Narodowcy chcą przepraszać za parady równości. Organizują w Warszawie marsz różańcowy

Łukasz Grzegorczyk
5 października ulicami Warszawy ma przejść marsz różańcowy. Organizatorami są narodowcy związani z corocznym marszem 11 listopada. Inicjatywa ma być "przeproszeniem Boga za profanacje podczas marszów LGBT".
Narodowcy organizują w Warszawie marsz różańcowy, by przeprosić Boga za parady równości. Fot. Sławomir Kamiński / Agencja Gazeta
O Narodowym Marszu Różańcowym, który za kilka dni ma przejść ulicami Warszawy, informuje "Rzeczpospolita". Organizatorami są narodowcy, a konkretniej – Stowarzyszenie Roty Marszu Niepodległości.

– Chcielibyśmy przeprosić Matkę Bożą za grzechy podczas tegorocznych parad – mówi w rozmowie z dziennikiem Robert Bąkiewicz, prezes Rot Marszu Niepodległości, a do niedawna lider Obozu Narodowo-Radykalnego. Wspomniane parady to marsze równości. Przeprosin mają dokonać przedstawiciele 22 miast, w których w tym roku odbywały się zgromadzenia pod tęczowymi flagami.

▶ [PRZEDSTAWIONE INFORMACJE]
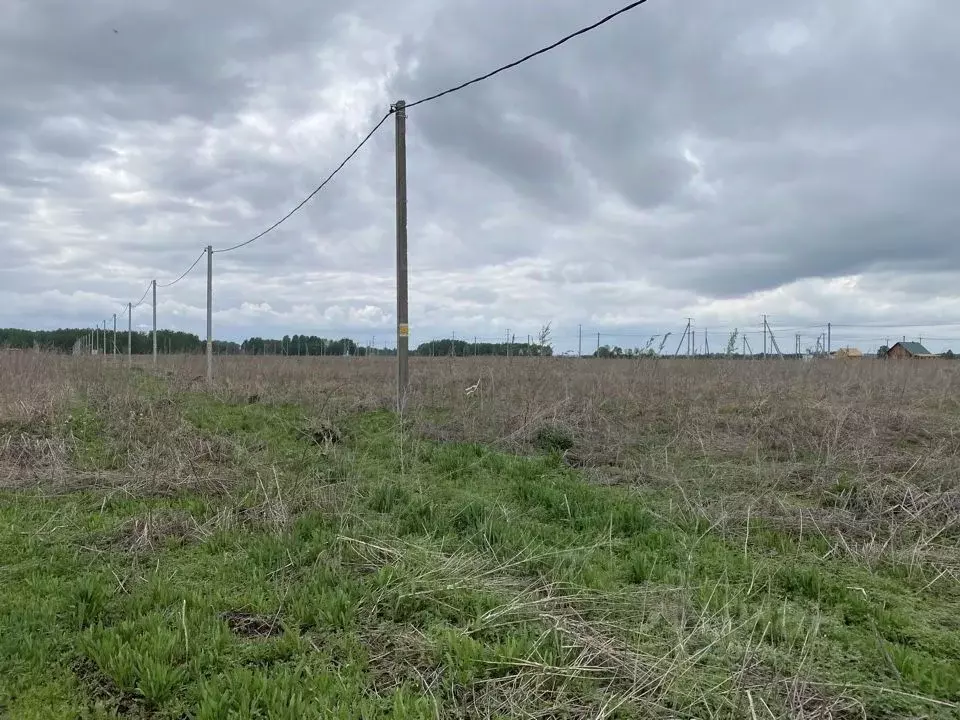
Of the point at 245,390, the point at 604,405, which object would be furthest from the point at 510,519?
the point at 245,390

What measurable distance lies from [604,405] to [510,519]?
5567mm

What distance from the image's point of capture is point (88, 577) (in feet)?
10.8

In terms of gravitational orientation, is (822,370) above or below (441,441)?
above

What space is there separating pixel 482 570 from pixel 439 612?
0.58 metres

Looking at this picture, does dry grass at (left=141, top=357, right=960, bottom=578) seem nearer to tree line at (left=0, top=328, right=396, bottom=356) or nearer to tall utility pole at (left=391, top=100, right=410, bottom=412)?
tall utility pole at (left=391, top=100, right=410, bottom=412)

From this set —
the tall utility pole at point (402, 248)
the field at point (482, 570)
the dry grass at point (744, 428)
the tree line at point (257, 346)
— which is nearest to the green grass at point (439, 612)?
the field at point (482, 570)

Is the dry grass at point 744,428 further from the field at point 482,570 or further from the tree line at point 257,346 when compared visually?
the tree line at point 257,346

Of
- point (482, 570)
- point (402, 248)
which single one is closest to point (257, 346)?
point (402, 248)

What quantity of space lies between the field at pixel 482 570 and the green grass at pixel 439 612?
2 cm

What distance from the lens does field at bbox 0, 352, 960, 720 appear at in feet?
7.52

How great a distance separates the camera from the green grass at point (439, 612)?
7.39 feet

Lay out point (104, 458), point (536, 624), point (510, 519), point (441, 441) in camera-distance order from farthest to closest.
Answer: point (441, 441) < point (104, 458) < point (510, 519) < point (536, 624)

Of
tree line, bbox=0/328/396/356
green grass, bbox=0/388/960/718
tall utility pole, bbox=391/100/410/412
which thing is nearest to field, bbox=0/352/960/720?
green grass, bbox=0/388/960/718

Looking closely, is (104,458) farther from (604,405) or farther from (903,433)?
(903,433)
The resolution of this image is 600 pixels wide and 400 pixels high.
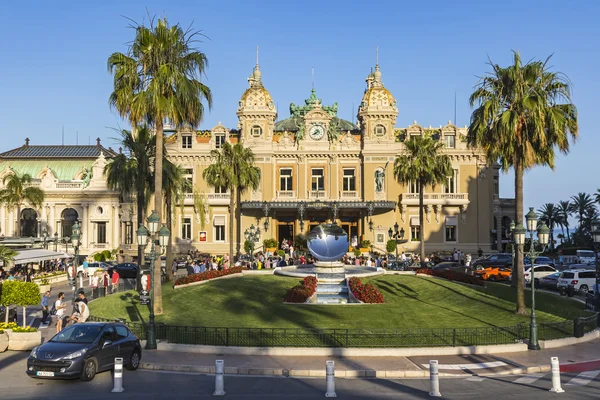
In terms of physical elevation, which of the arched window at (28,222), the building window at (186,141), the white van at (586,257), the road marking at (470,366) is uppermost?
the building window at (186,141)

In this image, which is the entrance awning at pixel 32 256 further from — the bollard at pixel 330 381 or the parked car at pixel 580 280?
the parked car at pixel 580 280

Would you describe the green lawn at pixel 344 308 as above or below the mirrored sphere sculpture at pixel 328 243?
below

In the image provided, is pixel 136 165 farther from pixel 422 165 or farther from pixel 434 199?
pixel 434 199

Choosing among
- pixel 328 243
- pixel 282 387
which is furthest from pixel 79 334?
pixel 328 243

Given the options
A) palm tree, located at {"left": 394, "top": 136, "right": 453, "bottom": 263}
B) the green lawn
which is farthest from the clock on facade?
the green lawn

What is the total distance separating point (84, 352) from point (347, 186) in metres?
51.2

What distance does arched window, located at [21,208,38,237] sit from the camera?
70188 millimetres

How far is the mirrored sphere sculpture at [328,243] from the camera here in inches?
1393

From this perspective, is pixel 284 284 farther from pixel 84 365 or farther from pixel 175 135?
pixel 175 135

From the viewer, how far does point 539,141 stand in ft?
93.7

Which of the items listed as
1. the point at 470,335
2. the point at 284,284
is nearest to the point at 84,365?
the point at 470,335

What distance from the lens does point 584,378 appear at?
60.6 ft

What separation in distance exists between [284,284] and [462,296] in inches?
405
...
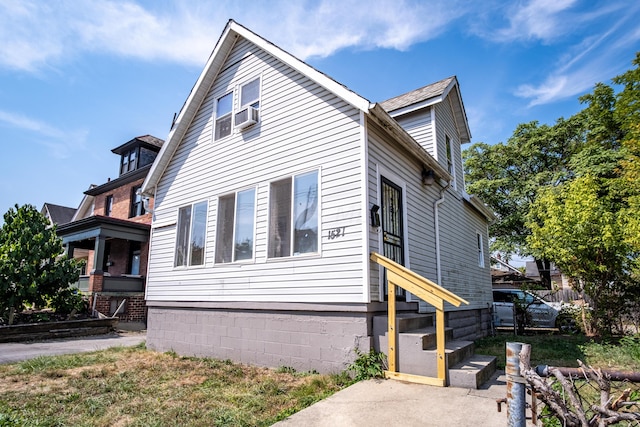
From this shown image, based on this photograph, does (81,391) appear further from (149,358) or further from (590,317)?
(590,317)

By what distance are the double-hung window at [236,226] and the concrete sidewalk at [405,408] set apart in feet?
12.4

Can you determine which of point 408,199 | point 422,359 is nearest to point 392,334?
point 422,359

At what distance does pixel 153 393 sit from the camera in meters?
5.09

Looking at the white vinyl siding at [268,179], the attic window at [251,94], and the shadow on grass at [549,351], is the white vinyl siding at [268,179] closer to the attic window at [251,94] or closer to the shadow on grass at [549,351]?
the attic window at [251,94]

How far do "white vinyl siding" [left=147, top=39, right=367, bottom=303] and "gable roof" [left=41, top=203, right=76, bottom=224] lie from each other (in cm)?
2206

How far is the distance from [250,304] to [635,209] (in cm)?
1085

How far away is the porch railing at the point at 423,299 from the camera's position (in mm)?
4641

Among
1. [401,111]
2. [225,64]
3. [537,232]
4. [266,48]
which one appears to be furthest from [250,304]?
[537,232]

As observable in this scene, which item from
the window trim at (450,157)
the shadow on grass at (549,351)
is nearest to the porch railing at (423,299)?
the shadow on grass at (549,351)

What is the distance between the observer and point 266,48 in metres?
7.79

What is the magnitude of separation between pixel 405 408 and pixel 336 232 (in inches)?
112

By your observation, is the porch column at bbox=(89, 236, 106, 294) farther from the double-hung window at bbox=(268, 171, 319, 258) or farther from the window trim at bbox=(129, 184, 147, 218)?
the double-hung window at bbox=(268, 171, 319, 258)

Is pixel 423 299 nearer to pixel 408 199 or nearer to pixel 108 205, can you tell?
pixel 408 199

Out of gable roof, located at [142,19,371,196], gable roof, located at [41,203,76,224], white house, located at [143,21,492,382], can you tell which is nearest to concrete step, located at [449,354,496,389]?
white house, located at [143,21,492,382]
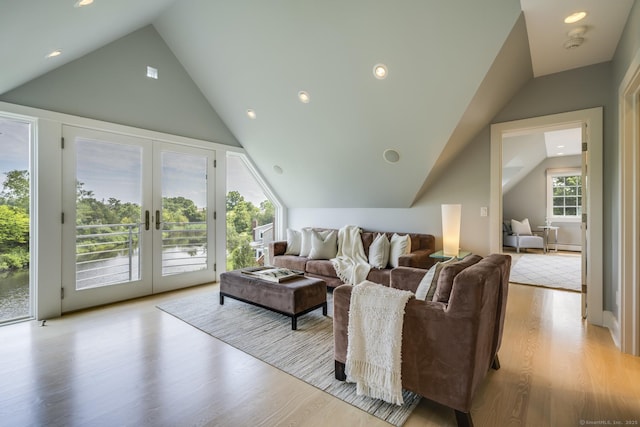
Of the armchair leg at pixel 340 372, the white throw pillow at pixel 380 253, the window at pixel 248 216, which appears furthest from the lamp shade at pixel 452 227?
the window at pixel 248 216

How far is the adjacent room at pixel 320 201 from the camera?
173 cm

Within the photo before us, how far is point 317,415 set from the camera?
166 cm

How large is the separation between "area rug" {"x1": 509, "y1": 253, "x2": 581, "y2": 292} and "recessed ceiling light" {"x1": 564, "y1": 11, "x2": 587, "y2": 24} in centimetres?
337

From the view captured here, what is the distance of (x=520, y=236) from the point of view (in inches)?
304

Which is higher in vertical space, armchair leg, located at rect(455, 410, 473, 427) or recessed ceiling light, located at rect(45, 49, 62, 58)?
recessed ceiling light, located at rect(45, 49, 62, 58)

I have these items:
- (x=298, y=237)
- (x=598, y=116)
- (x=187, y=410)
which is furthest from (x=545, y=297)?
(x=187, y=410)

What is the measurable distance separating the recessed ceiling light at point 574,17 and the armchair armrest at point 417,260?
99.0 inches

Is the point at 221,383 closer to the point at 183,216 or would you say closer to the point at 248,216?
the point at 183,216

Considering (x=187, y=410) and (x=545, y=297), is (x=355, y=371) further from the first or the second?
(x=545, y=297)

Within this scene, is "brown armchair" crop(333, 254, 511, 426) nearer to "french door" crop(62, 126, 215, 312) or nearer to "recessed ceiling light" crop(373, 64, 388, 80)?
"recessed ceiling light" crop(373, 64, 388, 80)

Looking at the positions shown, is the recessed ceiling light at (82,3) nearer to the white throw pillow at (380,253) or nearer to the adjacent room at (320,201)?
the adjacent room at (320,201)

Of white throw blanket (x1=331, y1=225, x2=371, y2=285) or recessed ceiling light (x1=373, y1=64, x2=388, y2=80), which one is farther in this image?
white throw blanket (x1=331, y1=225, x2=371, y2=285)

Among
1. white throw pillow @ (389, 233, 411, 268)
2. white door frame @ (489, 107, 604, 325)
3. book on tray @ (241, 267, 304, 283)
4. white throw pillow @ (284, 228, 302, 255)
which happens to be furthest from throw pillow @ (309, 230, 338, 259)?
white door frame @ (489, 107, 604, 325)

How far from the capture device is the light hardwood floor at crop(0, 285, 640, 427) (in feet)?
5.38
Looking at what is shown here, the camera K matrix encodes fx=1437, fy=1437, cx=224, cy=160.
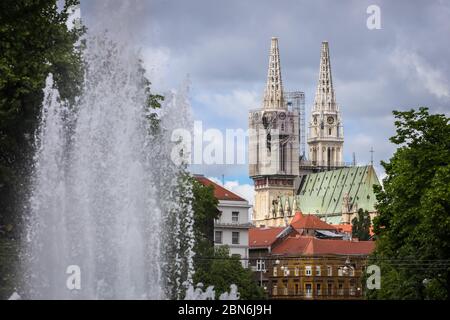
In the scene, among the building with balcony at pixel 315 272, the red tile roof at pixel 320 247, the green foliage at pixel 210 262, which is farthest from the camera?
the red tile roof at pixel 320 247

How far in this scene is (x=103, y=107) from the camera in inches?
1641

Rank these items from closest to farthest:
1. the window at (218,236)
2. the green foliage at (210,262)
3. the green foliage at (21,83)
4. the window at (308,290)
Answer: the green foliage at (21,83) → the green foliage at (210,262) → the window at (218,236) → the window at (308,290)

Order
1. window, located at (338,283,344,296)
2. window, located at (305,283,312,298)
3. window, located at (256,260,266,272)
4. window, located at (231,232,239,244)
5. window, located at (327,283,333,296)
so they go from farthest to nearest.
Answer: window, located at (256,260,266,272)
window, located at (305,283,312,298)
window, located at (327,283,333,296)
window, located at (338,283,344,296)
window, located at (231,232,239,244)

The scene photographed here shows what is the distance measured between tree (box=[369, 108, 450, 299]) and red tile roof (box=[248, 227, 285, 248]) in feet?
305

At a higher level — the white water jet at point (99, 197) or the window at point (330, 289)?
---
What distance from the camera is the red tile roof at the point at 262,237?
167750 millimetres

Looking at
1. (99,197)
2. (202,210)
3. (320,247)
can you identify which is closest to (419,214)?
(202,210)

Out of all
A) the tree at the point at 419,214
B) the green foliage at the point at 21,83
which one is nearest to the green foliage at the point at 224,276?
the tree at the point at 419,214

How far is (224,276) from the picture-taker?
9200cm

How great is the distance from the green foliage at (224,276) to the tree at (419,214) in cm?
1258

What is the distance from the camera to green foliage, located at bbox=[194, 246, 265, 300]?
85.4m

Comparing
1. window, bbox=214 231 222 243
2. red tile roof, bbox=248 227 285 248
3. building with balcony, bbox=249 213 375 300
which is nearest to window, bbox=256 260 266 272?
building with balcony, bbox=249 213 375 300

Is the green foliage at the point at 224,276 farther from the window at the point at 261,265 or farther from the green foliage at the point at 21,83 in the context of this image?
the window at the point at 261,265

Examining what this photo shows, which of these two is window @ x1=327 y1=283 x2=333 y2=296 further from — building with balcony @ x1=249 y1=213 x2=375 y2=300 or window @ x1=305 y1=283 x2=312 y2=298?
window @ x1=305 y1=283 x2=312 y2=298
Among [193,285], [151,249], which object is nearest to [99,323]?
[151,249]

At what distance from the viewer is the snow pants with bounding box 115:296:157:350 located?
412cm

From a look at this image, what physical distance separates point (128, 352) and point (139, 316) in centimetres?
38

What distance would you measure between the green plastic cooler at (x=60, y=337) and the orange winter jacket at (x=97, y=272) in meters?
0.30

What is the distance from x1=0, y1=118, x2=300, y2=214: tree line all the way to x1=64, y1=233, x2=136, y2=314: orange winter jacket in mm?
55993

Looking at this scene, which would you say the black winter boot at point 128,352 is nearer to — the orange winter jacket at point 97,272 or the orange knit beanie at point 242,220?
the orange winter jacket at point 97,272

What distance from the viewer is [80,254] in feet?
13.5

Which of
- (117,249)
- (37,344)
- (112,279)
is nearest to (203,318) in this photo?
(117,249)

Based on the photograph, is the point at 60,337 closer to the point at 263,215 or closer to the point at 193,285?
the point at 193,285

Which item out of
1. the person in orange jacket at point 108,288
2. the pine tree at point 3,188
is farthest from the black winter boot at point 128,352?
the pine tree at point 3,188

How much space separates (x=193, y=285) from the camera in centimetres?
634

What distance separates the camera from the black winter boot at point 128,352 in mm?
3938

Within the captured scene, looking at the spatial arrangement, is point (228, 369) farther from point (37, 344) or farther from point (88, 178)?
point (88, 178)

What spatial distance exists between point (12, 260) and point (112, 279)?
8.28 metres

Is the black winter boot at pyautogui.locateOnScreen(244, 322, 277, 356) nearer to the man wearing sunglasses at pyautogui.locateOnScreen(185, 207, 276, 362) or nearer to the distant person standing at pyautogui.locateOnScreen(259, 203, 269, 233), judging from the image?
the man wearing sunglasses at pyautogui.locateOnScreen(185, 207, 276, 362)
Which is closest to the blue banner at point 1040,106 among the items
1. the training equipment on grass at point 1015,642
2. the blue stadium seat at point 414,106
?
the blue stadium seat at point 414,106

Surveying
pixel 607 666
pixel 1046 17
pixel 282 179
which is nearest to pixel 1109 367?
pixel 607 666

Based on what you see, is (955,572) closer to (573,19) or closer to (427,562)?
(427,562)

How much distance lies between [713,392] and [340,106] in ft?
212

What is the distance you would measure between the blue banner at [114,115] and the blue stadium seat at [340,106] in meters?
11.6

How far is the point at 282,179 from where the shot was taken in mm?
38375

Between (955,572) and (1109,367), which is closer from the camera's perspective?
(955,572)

▶ [TWOJE ZADANIA]
A – Przepisz słowo w słowo część artykułu o marszu różańcowym, zaczynając od „Narodowcy chcą przepraszać” i ciągnąc aż do „Roty Marszu Niepodległości.”.
B – Poprowadź dalej artykuł o Narodowym Marszu Różańcowym od miejsca, w którym się kończy.

▶ [OCZEKIWANE ODPOWIEDZI]
A –
Narodowcy chcą przepraszać za parady równości. Organizują w Warszawie marsz różańcowy

Łukasz Grzegorczyk
5 października ulicami Warszawy ma przejść marsz różańcowy. Organizatorami są narodowcy związani z corocznym marszem 11 listopada. Inicjatywa ma być "przeproszeniem Boga za profanacje podczas marszów LGBT".
Narodowcy organizują w Warszawie marsz różańcowy, by przeprosić Boga za parady równości. Fot. Sławomir Kamiński / Agencja Gazeta
O Narodowym Marszu Różańcowym, który za kilka dni ma przejść ulicami Warszawy, informuje "Rzeczpospolita". Organizatorami są narodowcy, a konkretniej – Stowarzyszenie Roty Marszu Niepodległości.

B –
Jak ustaliła "Rzeczpospolita", organizatorzy starali się uzyskać patronat Konferencji Episkopatu Polski. Wniosek rozpatrywała Komisja Duszpasterstwa KEP, na której czele stoi metropolita katowicki abp Wiktor Skworc. Okazało się jednak, że planowany marsz nie spełnia kryteriów i Episkopat zdystansował się od inicjatywy.

– Wniosków o patronaty jest bardzo wiele i nie ma zwyczaju, by jakakolwiek instytucja kościelna akceptowała wszystkie – wyjaśnił ks. Przemysław Śliwiński, rzecznik warszawskiej kurii.

Episkopat odciął się od pomysłu narodowców, chociaż biskupi w kazaniach często krytykują ideologię LGBT i marsze równości. Ostatnio metropolita krakowski abp Marek Jędraszewski porównał środowisko osób homoseksualnych do totalitaryzmu i nazwał je zagrożeniem dla dzieci oraz dramatem rodziców.

źródło: "Rzeczpospolita"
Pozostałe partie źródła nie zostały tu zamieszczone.